Not necessarily accurate but their source material’s generally less complicated by the virtue of being overlooked by a singular author with moderate input by his editors and assistants. (There’s always issue with filler though.) Superheroes, by contrast, are often handed over to different writers who predictably have different ideas with them.

As a result, there’s rarely a consensus over their presentations. It’s evident when it comes to personality and sometimes power level. That doesn’t happen much to most anime adaptations which try to be faithful to the source materials they’re supposed to advertise! (Similar things can be said of the earlier Game of Thrones seasons in relation to A Song of Ice and Fire especially when its author was still writing those books.)

ASOIF, like JJBA, has the advantage of being overlooked by a singular author so you know what to expect even with moderate outside help. Superheroes don’t have that luxury in general so this explains why superhero adaptations aren’t always close to the source material for other, more practical reasons.

A prime example of a super-fanboy

Superboy Prime’s one such character who’s blatantly a superhero fanboy. According to one book, he’s part of a trend when it comes to shifting demographics for superhero comics. If Barry Allen being outed as a Jay Garrick fan’s any indication as well as fanboy remarks over ‘Silver Age’ Wonder Woman comics aping the tone of her WWII-era adventures, there’s a substantial adult fan base for superheroes.

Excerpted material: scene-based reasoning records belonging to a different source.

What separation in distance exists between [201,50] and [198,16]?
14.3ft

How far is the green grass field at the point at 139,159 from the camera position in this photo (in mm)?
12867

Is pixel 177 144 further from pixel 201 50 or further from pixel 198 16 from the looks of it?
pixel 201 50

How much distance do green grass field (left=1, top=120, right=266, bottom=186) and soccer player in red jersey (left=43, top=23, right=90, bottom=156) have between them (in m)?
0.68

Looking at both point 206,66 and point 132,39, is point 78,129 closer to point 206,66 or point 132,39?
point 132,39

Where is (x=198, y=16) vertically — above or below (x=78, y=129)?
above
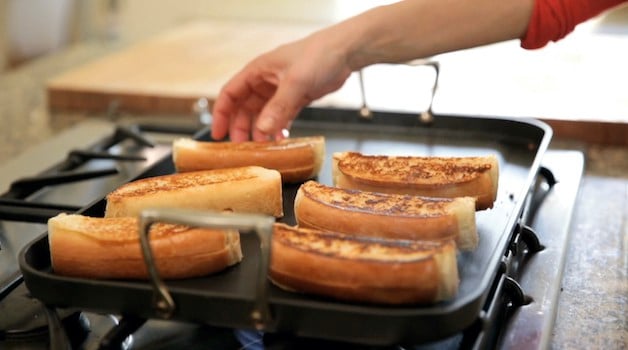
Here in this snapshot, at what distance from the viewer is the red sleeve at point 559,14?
1340mm

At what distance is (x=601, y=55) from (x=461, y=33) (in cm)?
109

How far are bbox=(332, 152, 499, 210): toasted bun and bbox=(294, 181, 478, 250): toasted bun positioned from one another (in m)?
0.07

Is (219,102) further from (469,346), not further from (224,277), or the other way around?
(469,346)

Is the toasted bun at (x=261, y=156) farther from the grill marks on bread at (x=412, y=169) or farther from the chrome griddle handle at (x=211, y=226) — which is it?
the chrome griddle handle at (x=211, y=226)

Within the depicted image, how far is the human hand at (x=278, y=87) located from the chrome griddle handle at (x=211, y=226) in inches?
21.7

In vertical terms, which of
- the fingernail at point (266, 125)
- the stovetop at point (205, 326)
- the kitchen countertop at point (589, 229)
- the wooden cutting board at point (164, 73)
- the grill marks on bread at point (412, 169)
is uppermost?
the fingernail at point (266, 125)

But to be fair, there are still adult Disney and Peanuts fans. As Ganriki noted, when you have fanboy/fangirl characters showing up in stories aimed at the same fannish demographic in real life (and are made by self-proclaimed fans too) it becomes too self-serving to be interesting to anybody else. It makes sense that why most adult superhero fans have issues with kid sidekicks.

Save for Robin (blatantly intended to be an audience insert and thus the first superhero fanboy character dangerously close to the dreaded Mary Sue), the distrust is understandable in that those sidekicks were intended for a much younger, casual readership. I guess with fanboy sidekicks around instead of proper everyperson normies, we’re looking at characters close to fanfic Mary Sues.

Mary Sue characters, as they are presented in fanfiction, were often idealsied fan inserts. A fan would make a Mary Sue as a way to engage in its favourite story more effectively than to simply reimagine its favourite characters. It’s wish fulfillment. I guess what makes Superboy Prime so divisive is that he does the opposite. Instead of wish fulfillment, he’s the reality.

He lashes out at things that go against his perspectives, tries to change it whenever he does get involved at all and have it cater to his demands even if they still don’t always go his way. Say what you will about his power levels but he’s not a Mary Sue. He suffers big consequences for his actions and is imprisoned for it.

His trajectory turns the idealised fan insert on its head because he doesn’t get what he wants and even if he does, they still don’t turn out exactly what he intended to. Who knows if he’ll return at all (he could but in another medium) but he’s probably the best example of fan-disservice.

Not in the sense of being physically ugly and stuff but the way he’s written keeps him from being an idealised self-insert way too effectively and perhaps efficiently so.